━━━ Selected text ━━━

An organic model of the connected world

— The Nervous Breakdown of the Global Body

The Nervous Breakdown of the Global Body
An organic model of the connected world

By Maurice Benayoun,

CITU, Laboratory Section, University Paris 8

To live the map and read the city

Technology has simultaneously enabled the fusion of the map and the territory and the informational porosity of the urban space. To experience the map and read the city are two aspects of the same activity. Mobile devices become ambulatory decryption instruments that maintain the link with physical networks, and, thus, with the rest of the connected world. There are more and more attempts to interpret local indexes unique to the urban informational space. One of the more publicized applications proposes overlaying generally graphical information on the physical space, so that it will be perceived by the camera on a mobile device. This is made possible with the combination of GPS for location (approximate) and the compass for orientation, sometimes combined with the accelerometer. This is a complex technology that attempts to remedy the lack of real homothety between physical space and information space. One can imagine that improvement in the precision of location and guidance devices will enable approaching that which is called augmented reality, which is the insertion of information in a geometrically coherent manner into the physical space, or its representation, updated in real time. There are, however, numerous means to translate geographical coherence of information without forcing an ambiguous gesture that is incompatible with the reality of urban practices. It is hard to imagine streets crossed by hordes of tourists, brandishing, like Sherlock Holmes of the twenty-first century, tracking the index in the gap, digital microscope in hand, arm outstretched towards objects of interest. Time and use end up by being correct processes that contribute more to the questions they ask than to the solutions they offer.

Mixed realities and realities of substitution

Beyond these highly anticipated applications, new uses will emerge from these augmented visions. More than an augmented reality telescope, TelescopeRA was developed by CITU as a permanently established laboratory with the cooperation of the Centre des Monuments Nationaux (National Monuments Centers) at the top of the Arc de Triomphe. It becomes an observatory for scopic urban practices. We anticipate deviant uses, which is a reason for our research. Mixed and substitute realities, the representations may be affected by the subjectivity, the imaginary, symbolic intention, artistic appropriation. It is the realism of the augmented representation of legitimacy of the chrono-geolocalization that gives a special status to the matter. The “it has occured” of Barthes’ writing on photography becomes the “it is happening here and now” of the discourse hybridizing the real environment and mixed information. When, in augmented reality, the proposal announced is interposed between the observer and their environment, and it is affect, furthermore, by an external reality (elsewhere and now) seeping through the network, the informational spectacle carries another value. It reflects on the complexity of the inter-penetration of layers of reality, each claiming legitimacy and vying for the visitor’s attention.

━━━ Source data ━━━

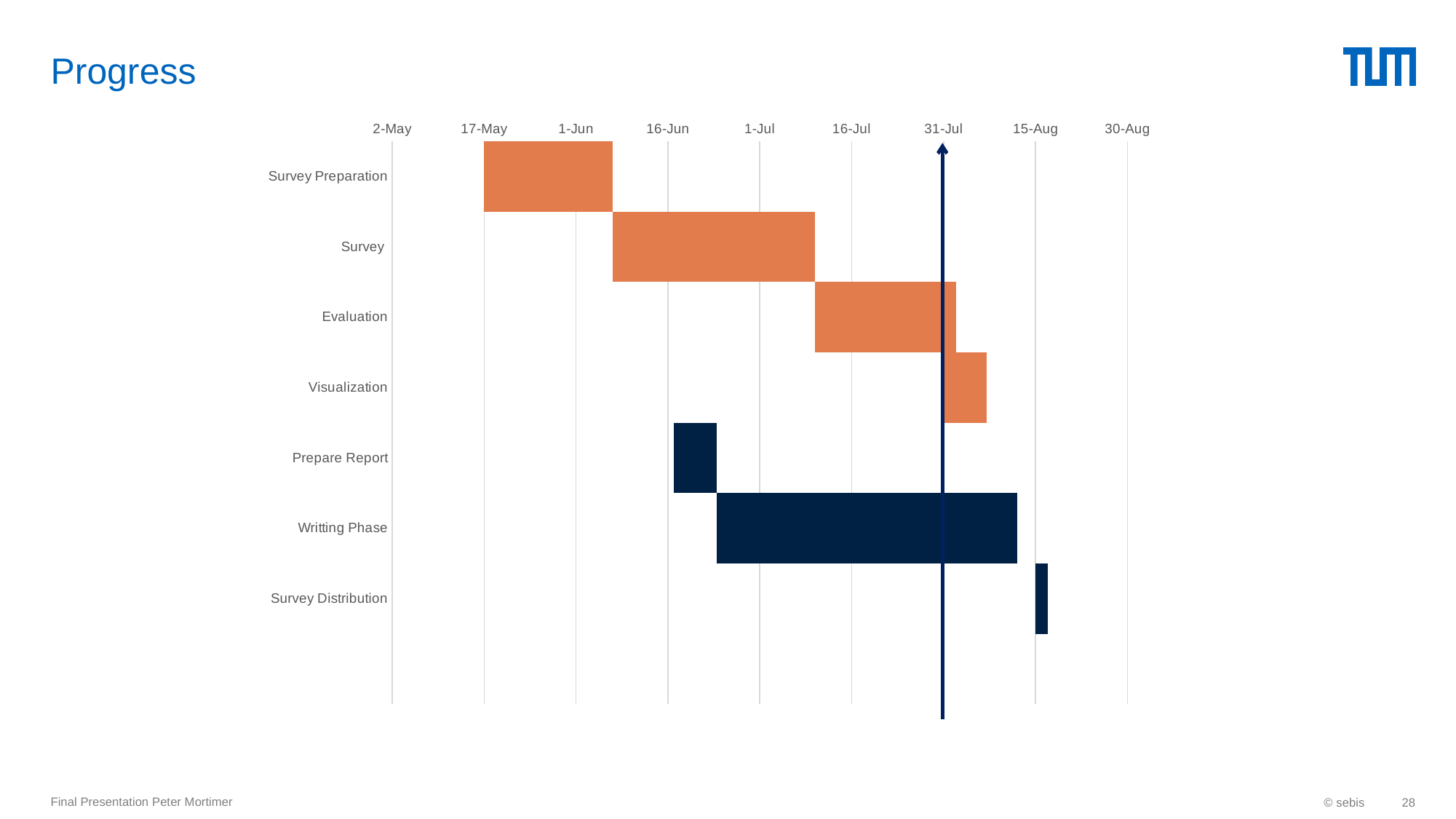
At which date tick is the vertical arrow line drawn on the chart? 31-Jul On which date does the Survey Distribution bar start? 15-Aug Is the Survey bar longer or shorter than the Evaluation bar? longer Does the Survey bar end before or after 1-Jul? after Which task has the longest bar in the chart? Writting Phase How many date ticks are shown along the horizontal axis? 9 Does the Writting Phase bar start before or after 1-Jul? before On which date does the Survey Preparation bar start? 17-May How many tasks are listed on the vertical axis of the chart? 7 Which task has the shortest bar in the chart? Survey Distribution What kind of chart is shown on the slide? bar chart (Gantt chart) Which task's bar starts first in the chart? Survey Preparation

━━━

## [Task requirements]
(a) In the Benayoun essay, where was TelescopeRA set up as a permanent laboratory?
(b) Say whether each statement agrees with the Benayoun essay. Give yes or no and quote the deciding words from the essay.
(i) The overlay of graphical information on physical space relies on GPS for location and the compass for orientation.
(ii) The Centre des Monuments Nationaux developed TelescopeRA on its own.
(iii) The authors expect no deviant uses of TelescopeRA.
(c) Continue the Benayoun essay from the end of its final paragraph.

## [Outputs by task]
(a) At the top of the Arc de Triomphe.

(b)
(i) Yes: "This is made possible with the combination of GPS for location (approximate) and the compass for orientation"
(ii) No: "TelescopeRA was developed by CITU as a permanently established laboratory with the cooperation of the Centre des Monuments Nationaux"
(iii) No: "We anticipate deviant uses, which is a reason for our research."

(c)
Sapiens<->sapiens

The Telescope shows the view of the city. It reveals, in its networking, the potential of an interconnected approach of sensory processes, perception and interpretation of urban realities. If vision is the dominant sense implemented in the perception of our environment, it is not enough to take into consideration the relation of the individual to the city in which they live or visit. While living, thinking, and communicating entities (homo sapiens<>sapiens), they are fundamentally interconnected, and the chain that links perception-reception-interpretation-transmission-feedback of the collective-decision-action is hyper-activated by the networks. We must rethink the singular relationship that links each individual to the whole of connected humanity.

The global village

As suggested by McLuhan, whom history has vindicated in various ways, means of transportation and communication have changed our perception of the world, by reducing the planet to the level of the town. The concepts of proximity, visibility, accessibility are altered when any point on the planet can be reached in one day. One day for Napoleon was the temporal measurement unit for administrative space, which allowed limiting the contours of the French departments. This spatial-temporal boundary now encompasses the entire planet. From the department to the planet, these are the notions of the individual, the neighbor, the people, the nation, which are continually discussed again.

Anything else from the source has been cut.